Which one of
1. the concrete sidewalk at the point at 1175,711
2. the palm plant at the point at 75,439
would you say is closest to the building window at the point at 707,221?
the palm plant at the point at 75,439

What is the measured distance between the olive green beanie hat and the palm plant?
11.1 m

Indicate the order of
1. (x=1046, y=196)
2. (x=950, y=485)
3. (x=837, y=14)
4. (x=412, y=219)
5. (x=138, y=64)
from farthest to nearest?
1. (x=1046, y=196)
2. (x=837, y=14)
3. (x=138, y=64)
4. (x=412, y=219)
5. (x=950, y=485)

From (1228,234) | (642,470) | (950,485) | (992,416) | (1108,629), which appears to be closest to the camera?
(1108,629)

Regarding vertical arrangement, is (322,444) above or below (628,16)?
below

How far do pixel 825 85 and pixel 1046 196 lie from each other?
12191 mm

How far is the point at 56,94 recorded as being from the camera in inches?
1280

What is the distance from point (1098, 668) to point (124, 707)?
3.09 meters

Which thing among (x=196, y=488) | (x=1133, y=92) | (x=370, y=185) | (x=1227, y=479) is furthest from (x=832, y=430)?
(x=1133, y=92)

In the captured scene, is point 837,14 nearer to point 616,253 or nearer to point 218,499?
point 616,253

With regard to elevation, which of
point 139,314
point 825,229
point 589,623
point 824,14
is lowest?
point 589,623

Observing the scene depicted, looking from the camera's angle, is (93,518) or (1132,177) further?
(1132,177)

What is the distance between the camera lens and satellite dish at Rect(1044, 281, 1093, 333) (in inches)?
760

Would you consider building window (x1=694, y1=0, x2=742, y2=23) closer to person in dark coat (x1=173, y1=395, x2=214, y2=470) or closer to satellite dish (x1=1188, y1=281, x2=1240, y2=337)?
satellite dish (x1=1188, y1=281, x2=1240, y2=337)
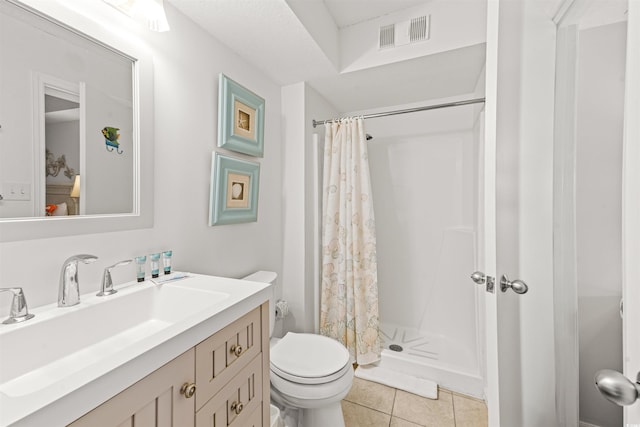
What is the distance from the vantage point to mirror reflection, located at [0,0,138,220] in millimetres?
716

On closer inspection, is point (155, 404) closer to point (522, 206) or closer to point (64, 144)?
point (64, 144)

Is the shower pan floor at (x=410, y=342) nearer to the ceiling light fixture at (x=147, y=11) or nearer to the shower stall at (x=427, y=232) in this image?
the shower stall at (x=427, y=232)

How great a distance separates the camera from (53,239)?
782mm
******************************
Task statement |
Please revise the listing above, changing every "building window" to "glass window" and keeping all else as it is. Leave the pictures out of your answer.

Task response |
Which one of
1. the concrete sidewalk at the point at 1175,711
2. the palm plant at the point at 75,439
would you say is closest to the glass window at the point at 707,221?
the palm plant at the point at 75,439

What is the measured distance between the olive green beanie hat and the palm plant?
11.1 m

Indicate the order of
1. (x=1046, y=196)
2. (x=950, y=485)
3. (x=837, y=14)
4. (x=412, y=219)
5. (x=138, y=64)
from farthest to nearest?
1. (x=1046, y=196)
2. (x=837, y=14)
3. (x=138, y=64)
4. (x=412, y=219)
5. (x=950, y=485)

From (1228,234) | (642,470) | (950,485) | (992,416) | (1108,629), which appears to be closest to the camera?
(1108,629)

Regarding vertical arrangement, is (322,444) above or below (628,16)?
below

How far do pixel 825 85 and pixel 1046 196 lie from each other?
12191 mm

How far is the point at 56,94 recorded as being from the camera in inches?
1280

What is the distance from point (1098, 668) to point (124, 707)?
3.09 meters

Which thing among (x=196, y=488) | (x=1133, y=92) | (x=370, y=185) | (x=1227, y=479) is furthest from (x=832, y=430)?
(x=1133, y=92)

In the captured scene, is point 837,14 nearer to point 616,253 or nearer to point 218,499?
point 616,253

With regard to elevation, which of
point 139,314
point 825,229
point 589,623
point 824,14
is lowest?
point 589,623

Observing the scene depicted, looking from the camera's angle, is (93,518) or (1132,177) further?
(1132,177)

What is the distance between the camera lens and satellite dish at Rect(1044, 281, 1093, 333) (in inches)?
760

Would you consider glass window (x1=694, y1=0, x2=742, y2=23) closer to person in dark coat (x1=173, y1=395, x2=214, y2=470) or closer to satellite dish (x1=1188, y1=281, x2=1240, y2=337)?
satellite dish (x1=1188, y1=281, x2=1240, y2=337)
What is the distance from the vantage point to mirror reflection, located at [0,0,138,220] in millimetres?
716

On closer inspection, is point (155, 404) closer to point (522, 206) or closer to point (64, 144)?
point (64, 144)

Is the shower pan floor at (x=410, y=342) nearer to the ceiling light fixture at (x=147, y=11) or nearer to the shower stall at (x=427, y=232) in this image?
the shower stall at (x=427, y=232)

How great a distance separates the camera from (53,239)?
782mm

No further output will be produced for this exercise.